Parte la campagna “Siamo in rosso!” per ridurre le tasse in università, accademie e conservatori!

by / Commenti disabilitati su Parte la campagna “Siamo in rosso!” per ridurre le tasse in università, accademie e conservatori! / 191 View / 25 gennaio 2017

Link lancia la campagna “Siamo in rosso!” per ridurre le tasse in atenei, accademie e conservatori.

Dopo anni di battaglie e 57.000 firme raccolte a supporto della legge di iniziativa popolare All-In per il Diritto allo Studio, lo scorso dicembre il parlamento ha approvato l’introduzione della no tax area in tutte le università, accademie e conservatori d’Italia.

Oggi siamo nelle università con le nostre tasche vuote ed i visi rossi, come sono i nostri conti in banca. Per troppi anni l’università pubblica si è mantenuta solo grazie alle nostre tasse, ora siamo in ROSSO! Vogliamo l’applicazione immediata della NO TAX area, ma non solo: tasse più basse e più eque per tutti e tutte!
Le misure introdotte dal ministero prevedono l’esenzione dalle tasse per chi ha un ISEE inferiore a 13.000 ma sui redditi fino a 30.000 il tetto previsto è molto elevato e sopra tale soglia le tasse non hanno alcun limite, così non si può continuare!

Daremo battaglia in tutte le università, accademie e conservatori, affinché la nuova normativa migliori i sistemi di tassazione, senza alzare le tasse alle fasce di reddito più deboli, ne alzarle per i fuori corso. Sono ancora troppi, infatti, gli studenti e le studentesse in difficoltà a pagarsi l’università, o perché esclusi dall’accesso alle borse di studio (previste al massimo fino a 23.000 di ISEE) o perché ingiustamente puniti in qualità di fuori corso; questi ultimi hanno già pagato le tasse per gli anni di corso e ora utilizzano meno i servizi dell’Ateneo: far pagare tasse maggiorate è sbagliato e punitivo.

L’introduzione della no tax area negli atenei e nel comparto AFAM può essere una risposta al crollo di iscritti solo se all’interno di una più radicale inversione di rotta nelle politiche universitarie.
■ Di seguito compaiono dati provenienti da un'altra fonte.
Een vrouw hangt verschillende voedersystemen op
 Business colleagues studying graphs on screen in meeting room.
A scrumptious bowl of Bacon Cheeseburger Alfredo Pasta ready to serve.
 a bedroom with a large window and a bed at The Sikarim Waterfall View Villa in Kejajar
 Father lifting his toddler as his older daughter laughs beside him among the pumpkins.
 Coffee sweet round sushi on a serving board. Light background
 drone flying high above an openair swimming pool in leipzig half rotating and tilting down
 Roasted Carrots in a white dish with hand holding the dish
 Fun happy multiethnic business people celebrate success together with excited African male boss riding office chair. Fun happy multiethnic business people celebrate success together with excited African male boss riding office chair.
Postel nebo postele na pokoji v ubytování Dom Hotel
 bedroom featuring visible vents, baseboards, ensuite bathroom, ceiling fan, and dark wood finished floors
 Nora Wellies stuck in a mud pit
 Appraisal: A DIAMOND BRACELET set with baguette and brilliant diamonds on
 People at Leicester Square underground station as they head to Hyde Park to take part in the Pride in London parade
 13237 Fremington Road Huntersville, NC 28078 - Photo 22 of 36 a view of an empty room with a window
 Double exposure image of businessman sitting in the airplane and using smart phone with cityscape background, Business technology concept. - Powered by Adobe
Solo se si riaprono i corsi di laurea, si abolisce il numero programmato, ormai previsto in più della metà dei corsi, rifinanziando l’università e tornando ad assumere docenti universitari, sarà possibile aumentare gli iscritti. Per rendere l’università davvero accessibile a tutti è necessario che diventi gratuita, come avviene in tanti paesi europei, e che sia approvata All In, la legge di iniziativa popolare per il diritto allo studio universitario che prevede la copertura totale delle borse di studio per chi ha isee inferiore a 23.000, l’accesso alla borsa servizi per chi ha un isee poco superiore e l’introduzione del reddito di formazione.